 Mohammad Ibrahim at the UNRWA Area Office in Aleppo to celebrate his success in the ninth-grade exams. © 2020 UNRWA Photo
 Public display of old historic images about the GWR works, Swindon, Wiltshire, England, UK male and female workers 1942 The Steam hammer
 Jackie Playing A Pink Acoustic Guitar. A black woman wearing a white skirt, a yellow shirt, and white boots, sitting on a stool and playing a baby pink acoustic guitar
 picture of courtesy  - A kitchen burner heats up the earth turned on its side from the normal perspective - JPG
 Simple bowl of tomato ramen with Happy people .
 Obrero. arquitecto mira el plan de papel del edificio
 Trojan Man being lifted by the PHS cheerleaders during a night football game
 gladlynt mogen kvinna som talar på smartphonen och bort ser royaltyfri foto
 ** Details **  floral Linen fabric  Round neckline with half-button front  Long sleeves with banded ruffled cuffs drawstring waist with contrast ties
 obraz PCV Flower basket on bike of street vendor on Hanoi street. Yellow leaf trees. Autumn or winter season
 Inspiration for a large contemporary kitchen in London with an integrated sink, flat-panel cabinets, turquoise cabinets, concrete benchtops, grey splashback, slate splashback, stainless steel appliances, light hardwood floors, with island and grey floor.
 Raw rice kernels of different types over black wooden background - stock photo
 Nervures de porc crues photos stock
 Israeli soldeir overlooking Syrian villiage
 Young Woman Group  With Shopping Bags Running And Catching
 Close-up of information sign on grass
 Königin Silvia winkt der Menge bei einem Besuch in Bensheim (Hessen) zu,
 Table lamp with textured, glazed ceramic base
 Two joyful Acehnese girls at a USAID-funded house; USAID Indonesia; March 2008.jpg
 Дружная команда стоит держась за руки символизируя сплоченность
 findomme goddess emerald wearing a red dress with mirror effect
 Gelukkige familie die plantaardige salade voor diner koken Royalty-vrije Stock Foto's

^^^^^^^^

# Brief
Please restate the records in full, word for word.

# Answer section
 Mohammad Ibrahim at the UNRWA Area Office in Aleppo to celebrate his success in the ninth-grade exams. © 2020 UNRWA Photo
 Public display of old historic images about the GWR works, Swindon, Wiltshire, England, UK male and female workers 1942 The Steam hammer
 Jackie Playing A Pink Acoustic Guitar. A black woman wearing a white skirt, a yellow shirt, and white boots, sitting on a stool and playing a baby pink acoustic guitar
 picture of courtesy  - A kitchen burner heats up the earth turned on its side from the normal perspective - JPG
 Simple bowl of tomato ramen with Happy people .
 Obrero. arquitecto mira el plan de papel del edificio
 Trojan Man being lifted by the PHS cheerleaders during a night football game
 gladlynt mogen kvinna som talar på smartphonen och bort ser royaltyfri foto
 ** Details **  floral Linen fabric  Round neckline with half-button front  Long sleeves with banded ruffled cuffs drawstring waist with contrast ties
 obraz PCV Flower basket on bike of street vendor on Hanoi street. Yellow leaf trees. Autumn or winter season
 Inspiration for a large contemporary kitchen in London with an integrated sink, flat-panel cabinets, turquoise cabinets, concrete benchtops, grey splashback, slate splashback, stainless steel appliances, light hardwood floors, with island and grey floor.
 Raw rice kernels of different types over black wooden background - stock photo
 Nervures de porc crues photos stock
 Israeli soldeir overlooking Syrian villiage
 Young Woman Group  With Shopping Bags Running And Catching
 Close-up of information sign on grass
 Königin Silvia winkt der Menge bei einem Besuch in Bensheim (Hessen) zu,
 Table lamp with textured, glazed ceramic base
 Two joyful Acehnese girls at a USAID-funded house; USAID Indonesia; March 2008.jpg
 Дружная команда стоит держась за руки символизируя сплоченность
 findomme goddess emerald wearing a red dress with mirror effect
 Gelukkige familie die plantaardige salade voor diner koken Royalty-vrije Stock Foto's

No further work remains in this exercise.